Could you copy the passage on the wing ply comparisons word for word, starting with "An extra layer of" and going on through "plies of fabric."?

== Page ==
* * *

Six cuts were made on the Minden wing for ply comparison with appropriate engineering drawings. Six cuts were also made on the Spanish wing, at approximately the same locations as those on the Minden wing. NIAR received engineering assistance from Schempp-Hirth with regard to the drawing interpretation. The individual ply comparisons are not included in this report due to their length.
An extra layer of fabric was found in some of the cuts. Schempp-Hirth provided two possible explanations for this anomaly. The additional layer may have been added for surface improvement reasons, which would not affect the strength of the wing. The additional layer may also be an overlapping ply where two plies are joined. This is more likely the reason for extra plies because plies of this orientation (plus/minus 45 degrees) have limited length when cut from broad goods. The overlap length is usually about 20 mm. In cases where an extra layer was found, the tests were repeated on a specimen next to the original specimen. Thermography inspection was not used in this investigation to identify overlapping plies of fabric.

* * *

Collected data:
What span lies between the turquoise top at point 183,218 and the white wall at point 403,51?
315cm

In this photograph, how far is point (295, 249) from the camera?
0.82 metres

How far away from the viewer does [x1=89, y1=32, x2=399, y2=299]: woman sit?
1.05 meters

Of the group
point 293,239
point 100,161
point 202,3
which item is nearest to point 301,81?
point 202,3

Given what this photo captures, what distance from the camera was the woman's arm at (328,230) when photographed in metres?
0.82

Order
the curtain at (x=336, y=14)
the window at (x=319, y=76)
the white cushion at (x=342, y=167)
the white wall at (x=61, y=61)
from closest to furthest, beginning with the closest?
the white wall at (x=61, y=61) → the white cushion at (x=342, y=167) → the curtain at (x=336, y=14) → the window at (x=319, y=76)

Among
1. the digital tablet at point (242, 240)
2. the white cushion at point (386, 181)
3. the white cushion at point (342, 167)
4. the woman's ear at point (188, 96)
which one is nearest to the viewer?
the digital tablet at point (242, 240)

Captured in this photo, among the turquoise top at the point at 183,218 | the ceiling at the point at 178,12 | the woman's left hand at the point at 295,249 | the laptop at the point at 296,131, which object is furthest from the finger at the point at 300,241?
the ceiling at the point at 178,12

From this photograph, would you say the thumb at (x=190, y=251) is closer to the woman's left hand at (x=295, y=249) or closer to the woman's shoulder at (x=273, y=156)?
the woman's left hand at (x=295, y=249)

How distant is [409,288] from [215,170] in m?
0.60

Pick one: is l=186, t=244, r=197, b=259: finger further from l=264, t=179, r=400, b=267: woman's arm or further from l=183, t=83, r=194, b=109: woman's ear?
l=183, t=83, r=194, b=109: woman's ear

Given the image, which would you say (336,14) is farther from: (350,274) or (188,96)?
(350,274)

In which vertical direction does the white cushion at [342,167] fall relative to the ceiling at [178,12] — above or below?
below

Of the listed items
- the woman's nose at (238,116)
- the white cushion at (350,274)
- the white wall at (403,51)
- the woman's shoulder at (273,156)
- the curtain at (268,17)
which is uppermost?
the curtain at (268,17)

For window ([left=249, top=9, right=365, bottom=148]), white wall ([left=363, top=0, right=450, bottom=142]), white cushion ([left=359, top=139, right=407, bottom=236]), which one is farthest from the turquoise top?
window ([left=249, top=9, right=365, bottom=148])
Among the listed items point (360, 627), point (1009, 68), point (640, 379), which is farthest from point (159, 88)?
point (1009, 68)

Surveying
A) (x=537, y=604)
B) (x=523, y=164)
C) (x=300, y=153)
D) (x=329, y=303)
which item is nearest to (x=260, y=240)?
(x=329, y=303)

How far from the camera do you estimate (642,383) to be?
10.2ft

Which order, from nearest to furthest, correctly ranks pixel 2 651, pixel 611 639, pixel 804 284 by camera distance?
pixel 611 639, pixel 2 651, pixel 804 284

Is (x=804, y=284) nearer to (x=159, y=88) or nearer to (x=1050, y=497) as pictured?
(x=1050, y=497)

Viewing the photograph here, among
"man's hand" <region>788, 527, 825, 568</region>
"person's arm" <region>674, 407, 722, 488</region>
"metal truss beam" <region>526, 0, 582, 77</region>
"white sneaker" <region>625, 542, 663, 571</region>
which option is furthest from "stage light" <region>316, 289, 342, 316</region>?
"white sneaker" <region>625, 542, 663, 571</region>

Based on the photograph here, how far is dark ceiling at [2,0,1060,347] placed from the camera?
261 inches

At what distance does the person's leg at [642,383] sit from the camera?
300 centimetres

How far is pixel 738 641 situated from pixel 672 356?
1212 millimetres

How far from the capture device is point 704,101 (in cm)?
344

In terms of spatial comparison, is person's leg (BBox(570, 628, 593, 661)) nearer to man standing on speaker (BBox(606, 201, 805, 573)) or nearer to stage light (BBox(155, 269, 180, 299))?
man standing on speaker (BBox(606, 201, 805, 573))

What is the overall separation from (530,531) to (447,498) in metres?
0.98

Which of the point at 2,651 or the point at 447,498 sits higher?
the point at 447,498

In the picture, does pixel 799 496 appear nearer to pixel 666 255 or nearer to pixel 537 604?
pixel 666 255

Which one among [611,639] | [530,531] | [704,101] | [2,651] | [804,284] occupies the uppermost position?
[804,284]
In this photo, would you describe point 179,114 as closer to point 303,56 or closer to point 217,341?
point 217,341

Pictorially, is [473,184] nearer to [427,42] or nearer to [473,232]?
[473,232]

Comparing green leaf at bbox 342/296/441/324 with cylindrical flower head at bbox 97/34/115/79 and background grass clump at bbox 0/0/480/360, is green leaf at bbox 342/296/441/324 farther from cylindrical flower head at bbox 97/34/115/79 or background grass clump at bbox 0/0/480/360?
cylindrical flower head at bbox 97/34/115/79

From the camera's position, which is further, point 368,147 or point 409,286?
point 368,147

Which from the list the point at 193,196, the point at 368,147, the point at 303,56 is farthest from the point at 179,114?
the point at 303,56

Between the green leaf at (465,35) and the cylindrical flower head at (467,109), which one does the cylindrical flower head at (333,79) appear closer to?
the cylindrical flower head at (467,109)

* * *

== The completed task ==
An extra layer of fabric was found in some of the cuts. Schempp-Hirth provided two possible explanations for this anomaly. The additional layer may have been added for surface improvement reasons, which would not affect the strength of the wing. The additional layer may also be an overlapping ply where two plies are joined. This is more likely the reason for extra plies because plies of this orientation (plus/minus 45 degrees) have limited length when cut from broad goods. The overlap length is usually about 20 mm. In cases where an extra layer was found, the tests were repeated on a specimen next to the original specimen. Thermography inspection was not used in this investigation to identify overlapping plies of fabric.